* **SOURCE EXCERPT**:

Lecture 12: Regression Model

1 Bayesian Linear Regression

In this lecture, we will discuss the linear regression model, which is a fundamental tool for modeling the relationship between a response variable, \(Y\), and one or more predictor variables, \(\underline{x}\). We will start by introducing the dataset we will be working with, which involves studying the effects of different exercise regimens on oxygen uptake in healthy adults. We will then formulate the linear regression model for this dataset, and discuss how to estimate the model parameters using both least squares and Bayesian methods.

1.1 Dataset: Oxygen Uptake

\(n=12\) healthy men who did not exercise regularly were recruited to take part in a study of the effects of two different exercise regimen on oxygen uptake.

6 men: 12-week flat-terrain running program
other 6: 12-week step aerobics program

Research Question: how does a subject’s change in maximal oxygen uptake depend on which program they were assigned to, as well as other factors such as age?

1.2 Change in maximal oxygen uptake as a function of age and exercise program.

Here is the data:

#### Figure 9.1
x2 <- c(0, 0, 0, 0, 0, 0, 1, 1, 1, 1, 1, 1)
x3 <- c(23, 22, 22, 25, 27, 20, 31, 23, 27, 28, 22, 24)
y <- c(-0.87, -10.74, -3.27, -1.97, 7.50, -7.25, 17.05, 4.96, 10.40, 11.05, 0.26, 2.51)

We coded the exercise program as a binary variable \(x_2\), where \(x_2=0\) corresponds to the running program and \(x_2=1\) corresponds to the aerobic program. The age of the subjects is represented by the continuous variable \(x_3\), and the change in maximal oxygen uptake is represented by the response variable \(y\). The variable \(x_1\) is the intercept term, which is equal to 1 for all subjects.

* **DATA PROVIDED**:
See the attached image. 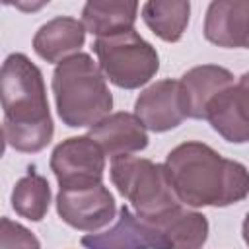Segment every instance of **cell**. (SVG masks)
Segmentation results:
<instances>
[{
  "label": "cell",
  "mask_w": 249,
  "mask_h": 249,
  "mask_svg": "<svg viewBox=\"0 0 249 249\" xmlns=\"http://www.w3.org/2000/svg\"><path fill=\"white\" fill-rule=\"evenodd\" d=\"M0 95L4 109L2 132L10 148L37 154L54 136L43 72L23 53H12L2 62Z\"/></svg>",
  "instance_id": "obj_2"
},
{
  "label": "cell",
  "mask_w": 249,
  "mask_h": 249,
  "mask_svg": "<svg viewBox=\"0 0 249 249\" xmlns=\"http://www.w3.org/2000/svg\"><path fill=\"white\" fill-rule=\"evenodd\" d=\"M82 245L86 249H154V233L146 218L121 206L117 222L101 233L84 235Z\"/></svg>",
  "instance_id": "obj_15"
},
{
  "label": "cell",
  "mask_w": 249,
  "mask_h": 249,
  "mask_svg": "<svg viewBox=\"0 0 249 249\" xmlns=\"http://www.w3.org/2000/svg\"><path fill=\"white\" fill-rule=\"evenodd\" d=\"M56 212L70 228L95 233L115 220L117 202L103 183L89 189H60L56 195Z\"/></svg>",
  "instance_id": "obj_7"
},
{
  "label": "cell",
  "mask_w": 249,
  "mask_h": 249,
  "mask_svg": "<svg viewBox=\"0 0 249 249\" xmlns=\"http://www.w3.org/2000/svg\"><path fill=\"white\" fill-rule=\"evenodd\" d=\"M191 16V4L187 0H150L142 6V19L148 29L165 43H177Z\"/></svg>",
  "instance_id": "obj_17"
},
{
  "label": "cell",
  "mask_w": 249,
  "mask_h": 249,
  "mask_svg": "<svg viewBox=\"0 0 249 249\" xmlns=\"http://www.w3.org/2000/svg\"><path fill=\"white\" fill-rule=\"evenodd\" d=\"M88 136L93 138L105 156L121 158L148 148V132L142 121L134 113H111L97 124L88 130Z\"/></svg>",
  "instance_id": "obj_13"
},
{
  "label": "cell",
  "mask_w": 249,
  "mask_h": 249,
  "mask_svg": "<svg viewBox=\"0 0 249 249\" xmlns=\"http://www.w3.org/2000/svg\"><path fill=\"white\" fill-rule=\"evenodd\" d=\"M56 113L70 128H91L113 109V95L97 62L88 53L56 64L51 80Z\"/></svg>",
  "instance_id": "obj_3"
},
{
  "label": "cell",
  "mask_w": 249,
  "mask_h": 249,
  "mask_svg": "<svg viewBox=\"0 0 249 249\" xmlns=\"http://www.w3.org/2000/svg\"><path fill=\"white\" fill-rule=\"evenodd\" d=\"M134 115L142 121L146 130L152 132H167L177 128L185 119L179 80H158L142 89L134 103Z\"/></svg>",
  "instance_id": "obj_9"
},
{
  "label": "cell",
  "mask_w": 249,
  "mask_h": 249,
  "mask_svg": "<svg viewBox=\"0 0 249 249\" xmlns=\"http://www.w3.org/2000/svg\"><path fill=\"white\" fill-rule=\"evenodd\" d=\"M10 202L18 216L31 222H41L47 216L51 206L49 181L43 175H39L35 169H29L14 185Z\"/></svg>",
  "instance_id": "obj_18"
},
{
  "label": "cell",
  "mask_w": 249,
  "mask_h": 249,
  "mask_svg": "<svg viewBox=\"0 0 249 249\" xmlns=\"http://www.w3.org/2000/svg\"><path fill=\"white\" fill-rule=\"evenodd\" d=\"M111 181L140 218H158L183 206L169 183L163 163L146 158L121 156L111 160Z\"/></svg>",
  "instance_id": "obj_4"
},
{
  "label": "cell",
  "mask_w": 249,
  "mask_h": 249,
  "mask_svg": "<svg viewBox=\"0 0 249 249\" xmlns=\"http://www.w3.org/2000/svg\"><path fill=\"white\" fill-rule=\"evenodd\" d=\"M206 121L226 142H249V72L241 74L237 84L214 97Z\"/></svg>",
  "instance_id": "obj_8"
},
{
  "label": "cell",
  "mask_w": 249,
  "mask_h": 249,
  "mask_svg": "<svg viewBox=\"0 0 249 249\" xmlns=\"http://www.w3.org/2000/svg\"><path fill=\"white\" fill-rule=\"evenodd\" d=\"M91 49L103 76L121 89H138L160 70L156 47H152L134 29L97 37Z\"/></svg>",
  "instance_id": "obj_5"
},
{
  "label": "cell",
  "mask_w": 249,
  "mask_h": 249,
  "mask_svg": "<svg viewBox=\"0 0 249 249\" xmlns=\"http://www.w3.org/2000/svg\"><path fill=\"white\" fill-rule=\"evenodd\" d=\"M49 165L60 189H89L103 183L105 154L88 134L70 136L54 146Z\"/></svg>",
  "instance_id": "obj_6"
},
{
  "label": "cell",
  "mask_w": 249,
  "mask_h": 249,
  "mask_svg": "<svg viewBox=\"0 0 249 249\" xmlns=\"http://www.w3.org/2000/svg\"><path fill=\"white\" fill-rule=\"evenodd\" d=\"M148 222L154 233V249H202L208 239L210 228L206 216L183 206Z\"/></svg>",
  "instance_id": "obj_10"
},
{
  "label": "cell",
  "mask_w": 249,
  "mask_h": 249,
  "mask_svg": "<svg viewBox=\"0 0 249 249\" xmlns=\"http://www.w3.org/2000/svg\"><path fill=\"white\" fill-rule=\"evenodd\" d=\"M204 37L224 49H249V0H214L206 8Z\"/></svg>",
  "instance_id": "obj_12"
},
{
  "label": "cell",
  "mask_w": 249,
  "mask_h": 249,
  "mask_svg": "<svg viewBox=\"0 0 249 249\" xmlns=\"http://www.w3.org/2000/svg\"><path fill=\"white\" fill-rule=\"evenodd\" d=\"M86 27L80 19L70 16H56L43 23L33 37V51L51 64L78 54L86 43Z\"/></svg>",
  "instance_id": "obj_14"
},
{
  "label": "cell",
  "mask_w": 249,
  "mask_h": 249,
  "mask_svg": "<svg viewBox=\"0 0 249 249\" xmlns=\"http://www.w3.org/2000/svg\"><path fill=\"white\" fill-rule=\"evenodd\" d=\"M138 2L132 0H89L82 8V23L95 37H109L134 29Z\"/></svg>",
  "instance_id": "obj_16"
},
{
  "label": "cell",
  "mask_w": 249,
  "mask_h": 249,
  "mask_svg": "<svg viewBox=\"0 0 249 249\" xmlns=\"http://www.w3.org/2000/svg\"><path fill=\"white\" fill-rule=\"evenodd\" d=\"M0 249H41L37 235L10 218L0 220Z\"/></svg>",
  "instance_id": "obj_19"
},
{
  "label": "cell",
  "mask_w": 249,
  "mask_h": 249,
  "mask_svg": "<svg viewBox=\"0 0 249 249\" xmlns=\"http://www.w3.org/2000/svg\"><path fill=\"white\" fill-rule=\"evenodd\" d=\"M241 235H243L245 245L249 247V214L245 216V220H243V224H241Z\"/></svg>",
  "instance_id": "obj_20"
},
{
  "label": "cell",
  "mask_w": 249,
  "mask_h": 249,
  "mask_svg": "<svg viewBox=\"0 0 249 249\" xmlns=\"http://www.w3.org/2000/svg\"><path fill=\"white\" fill-rule=\"evenodd\" d=\"M163 165L179 202L189 208H224L249 196V169L204 142L175 146Z\"/></svg>",
  "instance_id": "obj_1"
},
{
  "label": "cell",
  "mask_w": 249,
  "mask_h": 249,
  "mask_svg": "<svg viewBox=\"0 0 249 249\" xmlns=\"http://www.w3.org/2000/svg\"><path fill=\"white\" fill-rule=\"evenodd\" d=\"M233 86V74L218 64H200L187 70L179 80L183 113L189 119L206 121L210 103L218 93Z\"/></svg>",
  "instance_id": "obj_11"
}]
</instances>
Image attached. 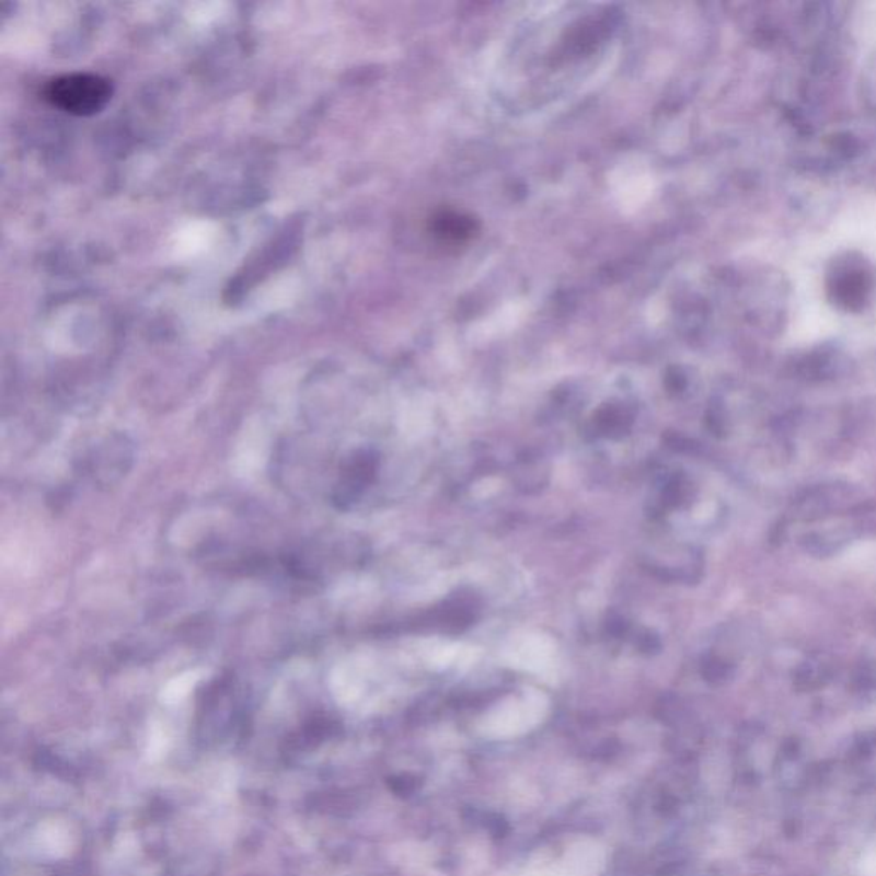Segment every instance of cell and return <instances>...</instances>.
I'll return each mask as SVG.
<instances>
[{"label": "cell", "mask_w": 876, "mask_h": 876, "mask_svg": "<svg viewBox=\"0 0 876 876\" xmlns=\"http://www.w3.org/2000/svg\"><path fill=\"white\" fill-rule=\"evenodd\" d=\"M108 79L90 72L59 76L45 87V100L55 108L76 117H91L105 108L112 99Z\"/></svg>", "instance_id": "cell-1"}, {"label": "cell", "mask_w": 876, "mask_h": 876, "mask_svg": "<svg viewBox=\"0 0 876 876\" xmlns=\"http://www.w3.org/2000/svg\"><path fill=\"white\" fill-rule=\"evenodd\" d=\"M132 461L134 447L129 438L115 434L94 447L93 452L84 459L82 470L87 471L94 485L114 486L126 476Z\"/></svg>", "instance_id": "cell-2"}, {"label": "cell", "mask_w": 876, "mask_h": 876, "mask_svg": "<svg viewBox=\"0 0 876 876\" xmlns=\"http://www.w3.org/2000/svg\"><path fill=\"white\" fill-rule=\"evenodd\" d=\"M872 274L866 273L863 266L854 261H844L832 274L830 290L838 303L848 309H856L865 303L866 297L872 291Z\"/></svg>", "instance_id": "cell-3"}, {"label": "cell", "mask_w": 876, "mask_h": 876, "mask_svg": "<svg viewBox=\"0 0 876 876\" xmlns=\"http://www.w3.org/2000/svg\"><path fill=\"white\" fill-rule=\"evenodd\" d=\"M373 471H376V459L372 456L365 452L353 456L341 471L339 483L334 489V504L341 509H346L372 480Z\"/></svg>", "instance_id": "cell-4"}]
</instances>
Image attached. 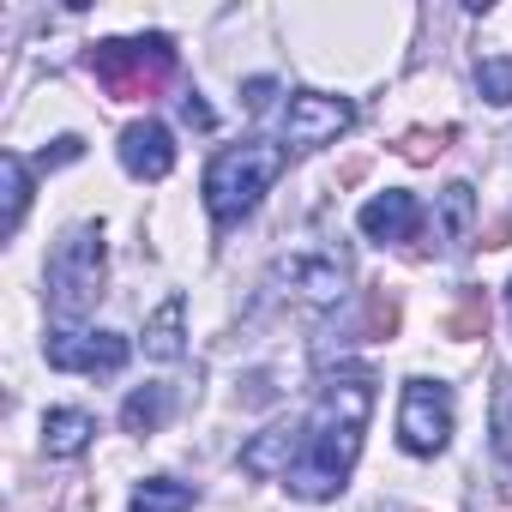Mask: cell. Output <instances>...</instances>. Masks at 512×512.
Returning <instances> with one entry per match:
<instances>
[{
  "label": "cell",
  "mask_w": 512,
  "mask_h": 512,
  "mask_svg": "<svg viewBox=\"0 0 512 512\" xmlns=\"http://www.w3.org/2000/svg\"><path fill=\"white\" fill-rule=\"evenodd\" d=\"M368 416H374V374H332L302 422V452H296L284 488L296 500H332L362 458Z\"/></svg>",
  "instance_id": "obj_1"
},
{
  "label": "cell",
  "mask_w": 512,
  "mask_h": 512,
  "mask_svg": "<svg viewBox=\"0 0 512 512\" xmlns=\"http://www.w3.org/2000/svg\"><path fill=\"white\" fill-rule=\"evenodd\" d=\"M278 175H284V145L241 139V145H229V151L211 157V169H205V211L229 229V223H241L253 205L272 193Z\"/></svg>",
  "instance_id": "obj_2"
},
{
  "label": "cell",
  "mask_w": 512,
  "mask_h": 512,
  "mask_svg": "<svg viewBox=\"0 0 512 512\" xmlns=\"http://www.w3.org/2000/svg\"><path fill=\"white\" fill-rule=\"evenodd\" d=\"M103 266H109L103 229L79 223V229H67V235L55 241V253H49V308H55V320H61L67 332L97 308V296H103Z\"/></svg>",
  "instance_id": "obj_3"
},
{
  "label": "cell",
  "mask_w": 512,
  "mask_h": 512,
  "mask_svg": "<svg viewBox=\"0 0 512 512\" xmlns=\"http://www.w3.org/2000/svg\"><path fill=\"white\" fill-rule=\"evenodd\" d=\"M91 73L115 103L157 97L175 79V43L169 37H109L91 49Z\"/></svg>",
  "instance_id": "obj_4"
},
{
  "label": "cell",
  "mask_w": 512,
  "mask_h": 512,
  "mask_svg": "<svg viewBox=\"0 0 512 512\" xmlns=\"http://www.w3.org/2000/svg\"><path fill=\"white\" fill-rule=\"evenodd\" d=\"M266 284H272L278 296H296V302H308V308H332V302H344V290H350V272H344V260H332V253L296 247V253H278V260H272Z\"/></svg>",
  "instance_id": "obj_5"
},
{
  "label": "cell",
  "mask_w": 512,
  "mask_h": 512,
  "mask_svg": "<svg viewBox=\"0 0 512 512\" xmlns=\"http://www.w3.org/2000/svg\"><path fill=\"white\" fill-rule=\"evenodd\" d=\"M452 440V392L440 380H404L398 404V446L416 458H434Z\"/></svg>",
  "instance_id": "obj_6"
},
{
  "label": "cell",
  "mask_w": 512,
  "mask_h": 512,
  "mask_svg": "<svg viewBox=\"0 0 512 512\" xmlns=\"http://www.w3.org/2000/svg\"><path fill=\"white\" fill-rule=\"evenodd\" d=\"M356 127V103L350 97H326V91H296L284 103V145L290 151H320L338 145Z\"/></svg>",
  "instance_id": "obj_7"
},
{
  "label": "cell",
  "mask_w": 512,
  "mask_h": 512,
  "mask_svg": "<svg viewBox=\"0 0 512 512\" xmlns=\"http://www.w3.org/2000/svg\"><path fill=\"white\" fill-rule=\"evenodd\" d=\"M43 350H49V368H67V374H115L127 362L121 332H55Z\"/></svg>",
  "instance_id": "obj_8"
},
{
  "label": "cell",
  "mask_w": 512,
  "mask_h": 512,
  "mask_svg": "<svg viewBox=\"0 0 512 512\" xmlns=\"http://www.w3.org/2000/svg\"><path fill=\"white\" fill-rule=\"evenodd\" d=\"M121 169L139 175V181H163L175 169V139L163 121H133L121 127Z\"/></svg>",
  "instance_id": "obj_9"
},
{
  "label": "cell",
  "mask_w": 512,
  "mask_h": 512,
  "mask_svg": "<svg viewBox=\"0 0 512 512\" xmlns=\"http://www.w3.org/2000/svg\"><path fill=\"white\" fill-rule=\"evenodd\" d=\"M296 452H302V422H278V428H266L260 440L241 446V470H247V476H290Z\"/></svg>",
  "instance_id": "obj_10"
},
{
  "label": "cell",
  "mask_w": 512,
  "mask_h": 512,
  "mask_svg": "<svg viewBox=\"0 0 512 512\" xmlns=\"http://www.w3.org/2000/svg\"><path fill=\"white\" fill-rule=\"evenodd\" d=\"M356 223H362V235H374V241H404V235L416 229V199L398 193V187H392V193H374Z\"/></svg>",
  "instance_id": "obj_11"
},
{
  "label": "cell",
  "mask_w": 512,
  "mask_h": 512,
  "mask_svg": "<svg viewBox=\"0 0 512 512\" xmlns=\"http://www.w3.org/2000/svg\"><path fill=\"white\" fill-rule=\"evenodd\" d=\"M91 434H97V422L85 410H49L43 416V452L49 458H79L91 446Z\"/></svg>",
  "instance_id": "obj_12"
},
{
  "label": "cell",
  "mask_w": 512,
  "mask_h": 512,
  "mask_svg": "<svg viewBox=\"0 0 512 512\" xmlns=\"http://www.w3.org/2000/svg\"><path fill=\"white\" fill-rule=\"evenodd\" d=\"M181 320H187V302H181V296L163 302V308L151 314V326H145V356H157V362H181V356H187Z\"/></svg>",
  "instance_id": "obj_13"
},
{
  "label": "cell",
  "mask_w": 512,
  "mask_h": 512,
  "mask_svg": "<svg viewBox=\"0 0 512 512\" xmlns=\"http://www.w3.org/2000/svg\"><path fill=\"white\" fill-rule=\"evenodd\" d=\"M470 223H476V193L464 181L440 187V241L446 247H464L470 241Z\"/></svg>",
  "instance_id": "obj_14"
},
{
  "label": "cell",
  "mask_w": 512,
  "mask_h": 512,
  "mask_svg": "<svg viewBox=\"0 0 512 512\" xmlns=\"http://www.w3.org/2000/svg\"><path fill=\"white\" fill-rule=\"evenodd\" d=\"M169 404H175L169 386H139V392L121 404V428H127V434H157V428L169 422Z\"/></svg>",
  "instance_id": "obj_15"
},
{
  "label": "cell",
  "mask_w": 512,
  "mask_h": 512,
  "mask_svg": "<svg viewBox=\"0 0 512 512\" xmlns=\"http://www.w3.org/2000/svg\"><path fill=\"white\" fill-rule=\"evenodd\" d=\"M0 187H7V211H0V229H7V235H19V223H25V205H31V169H25V157H19V151H7V157H0Z\"/></svg>",
  "instance_id": "obj_16"
},
{
  "label": "cell",
  "mask_w": 512,
  "mask_h": 512,
  "mask_svg": "<svg viewBox=\"0 0 512 512\" xmlns=\"http://www.w3.org/2000/svg\"><path fill=\"white\" fill-rule=\"evenodd\" d=\"M193 506V488L187 482H175V476H145L139 488H133V506L127 512H187Z\"/></svg>",
  "instance_id": "obj_17"
},
{
  "label": "cell",
  "mask_w": 512,
  "mask_h": 512,
  "mask_svg": "<svg viewBox=\"0 0 512 512\" xmlns=\"http://www.w3.org/2000/svg\"><path fill=\"white\" fill-rule=\"evenodd\" d=\"M488 422H494V452H500V458H512V374H500V380H494Z\"/></svg>",
  "instance_id": "obj_18"
},
{
  "label": "cell",
  "mask_w": 512,
  "mask_h": 512,
  "mask_svg": "<svg viewBox=\"0 0 512 512\" xmlns=\"http://www.w3.org/2000/svg\"><path fill=\"white\" fill-rule=\"evenodd\" d=\"M482 332H488V302H482V296H464V302L446 314V338L464 344V338H482Z\"/></svg>",
  "instance_id": "obj_19"
},
{
  "label": "cell",
  "mask_w": 512,
  "mask_h": 512,
  "mask_svg": "<svg viewBox=\"0 0 512 512\" xmlns=\"http://www.w3.org/2000/svg\"><path fill=\"white\" fill-rule=\"evenodd\" d=\"M476 85H482L488 103H512V55H488L476 67Z\"/></svg>",
  "instance_id": "obj_20"
},
{
  "label": "cell",
  "mask_w": 512,
  "mask_h": 512,
  "mask_svg": "<svg viewBox=\"0 0 512 512\" xmlns=\"http://www.w3.org/2000/svg\"><path fill=\"white\" fill-rule=\"evenodd\" d=\"M446 145H452V127H440V133H428V127L404 133V157H410V163H428V157H440Z\"/></svg>",
  "instance_id": "obj_21"
},
{
  "label": "cell",
  "mask_w": 512,
  "mask_h": 512,
  "mask_svg": "<svg viewBox=\"0 0 512 512\" xmlns=\"http://www.w3.org/2000/svg\"><path fill=\"white\" fill-rule=\"evenodd\" d=\"M392 326H398V302H392V296H374V314H368V332H374V338H392Z\"/></svg>",
  "instance_id": "obj_22"
},
{
  "label": "cell",
  "mask_w": 512,
  "mask_h": 512,
  "mask_svg": "<svg viewBox=\"0 0 512 512\" xmlns=\"http://www.w3.org/2000/svg\"><path fill=\"white\" fill-rule=\"evenodd\" d=\"M241 97H247V109H266V103L278 97V85H272V79H247V85H241Z\"/></svg>",
  "instance_id": "obj_23"
},
{
  "label": "cell",
  "mask_w": 512,
  "mask_h": 512,
  "mask_svg": "<svg viewBox=\"0 0 512 512\" xmlns=\"http://www.w3.org/2000/svg\"><path fill=\"white\" fill-rule=\"evenodd\" d=\"M181 121H187V127H217V115H211L199 97H187V103H181Z\"/></svg>",
  "instance_id": "obj_24"
},
{
  "label": "cell",
  "mask_w": 512,
  "mask_h": 512,
  "mask_svg": "<svg viewBox=\"0 0 512 512\" xmlns=\"http://www.w3.org/2000/svg\"><path fill=\"white\" fill-rule=\"evenodd\" d=\"M79 151H85V139H73V133H67V139H55V151H43V157H49V163H73Z\"/></svg>",
  "instance_id": "obj_25"
},
{
  "label": "cell",
  "mask_w": 512,
  "mask_h": 512,
  "mask_svg": "<svg viewBox=\"0 0 512 512\" xmlns=\"http://www.w3.org/2000/svg\"><path fill=\"white\" fill-rule=\"evenodd\" d=\"M506 314H512V284H506Z\"/></svg>",
  "instance_id": "obj_26"
}]
</instances>
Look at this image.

* **WRITTEN TASK**:
Answer these questions about the regression lecture:
1. How many men were recruited for the oxygen uptake study?
2. What program did the six men outside the running group follow?
3. Which value of \(x_2\) stands for the running program?

* **ANSWER TO THIS PROBLEM**:
1. Twelve healthy men who did not exercise regularly.
2. A 12-week step aerobics program.
3. \(x_2=0\).